(Текст для чтения)

***

Феноменология музыки Мандельштама
Разговор о Данте
Если б мы научились слышать Данта, мы бы слышали созревание кларнета
и тромбона,
мы бы слышали превращение виолы в скрипку
и удлинение вентиля валторны.
И мы были бы слушателями того, как вокруг лютни и теорбы
образуется туманное ядро будущего гомофонного трехчастного оркестра.
«Che fai?» — «что делаешь?» — звучит буквально как учительский окрик — ты с ума спятил!.. Тогда выручает игра на регистрах, заглушающих стыд и покрывающих смущение. Представлять себе дантовскую поэму вытянутым в одну линию рассказом или даже голосом — абсолютно неверно.
Задолго до Баха, и в то время, когда еще не строили больших монументальных органов, но лишь очень скромные эмбриональные прообразы будущего чудища,
когда ведущим инструментом была еще цитра, аккомпанирующая голосу,
Алигьери построил в словесном пространстве бесконечно могучий орган и уже наслаждался всеми его мыслимыми регистрами и раздувал меха и ревел и ворковал во все трубы.
«Я выжал бы сок из моего представления, из моей концепции»,— то есть форма ему представляется выжимкой, а не оболочкой. Таким образом, как это ни странно, форма выжимается из содержания-концепции, которое ее как бы облекает. Такова четкая дантовская мысль.
Шпенглер, посвятивший Данту превосходные страницы,
все же увидел его из ложи немецкой бург-оперы, и когда он говорит «Дант», сплошь и рядом нужно понимать — «Вагнер» в мюнхенской постановке.

***

Перепишите дословно фрагмент текста о Данте от слов «Феноменология музыки Мандельштама» до слов «гомофонного трехчастного оркестра.» включительно.

(Исходные записи)

***

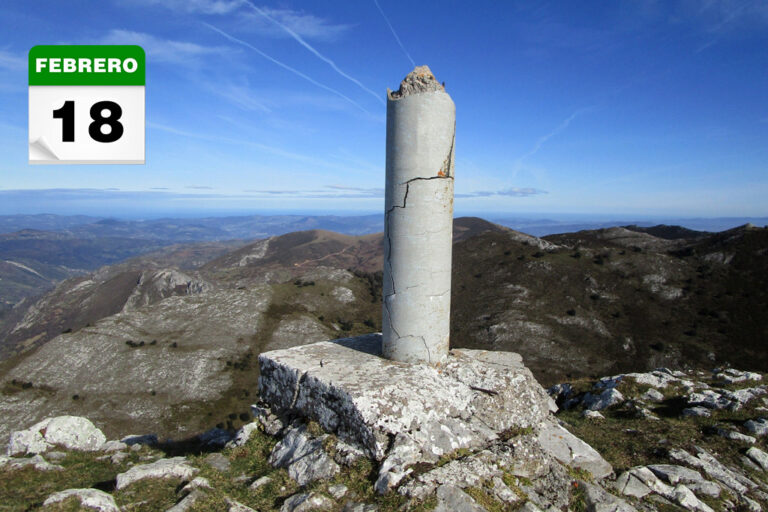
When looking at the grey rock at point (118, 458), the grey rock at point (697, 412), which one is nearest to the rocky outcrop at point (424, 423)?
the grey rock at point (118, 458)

***

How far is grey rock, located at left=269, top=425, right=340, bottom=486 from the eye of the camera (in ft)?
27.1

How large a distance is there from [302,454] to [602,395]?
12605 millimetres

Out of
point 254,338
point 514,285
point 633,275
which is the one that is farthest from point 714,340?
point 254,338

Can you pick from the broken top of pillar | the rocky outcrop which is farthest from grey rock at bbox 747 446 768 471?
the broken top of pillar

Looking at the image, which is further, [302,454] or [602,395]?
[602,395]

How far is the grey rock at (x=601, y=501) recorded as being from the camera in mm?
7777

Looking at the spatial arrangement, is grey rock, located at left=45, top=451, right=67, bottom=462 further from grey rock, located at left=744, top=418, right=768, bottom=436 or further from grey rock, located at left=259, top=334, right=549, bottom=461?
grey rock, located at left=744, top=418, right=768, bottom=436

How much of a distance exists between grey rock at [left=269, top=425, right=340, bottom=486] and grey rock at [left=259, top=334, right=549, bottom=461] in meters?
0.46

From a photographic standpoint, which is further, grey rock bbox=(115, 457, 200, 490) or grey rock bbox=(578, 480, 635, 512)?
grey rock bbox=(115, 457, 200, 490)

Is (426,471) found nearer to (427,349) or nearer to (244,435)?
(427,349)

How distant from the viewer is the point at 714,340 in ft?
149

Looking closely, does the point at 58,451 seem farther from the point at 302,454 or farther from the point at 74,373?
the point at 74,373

***

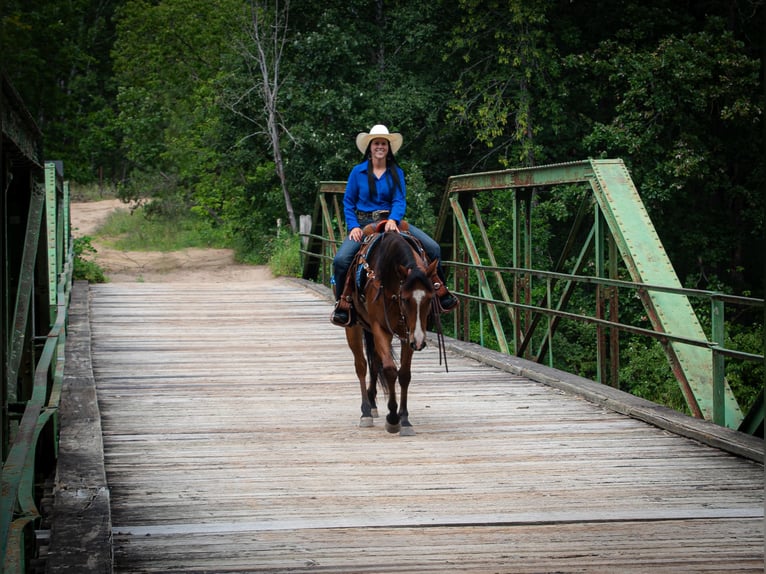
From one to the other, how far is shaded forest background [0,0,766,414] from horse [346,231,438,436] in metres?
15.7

***

(Выполненное задание)
Феноменология музыки Мандельштама
Разговор о Данте
Если б мы научились слышать Данта, мы бы слышали созревание кларнета
и тромбона,
мы бы слышали превращение виолы в скрипку
и удлинение вентиля валторны.
И мы были бы слушателями того, как вокруг лютни и теорбы
образуется туманное ядро будущего гомофонного трехчастного оркестра.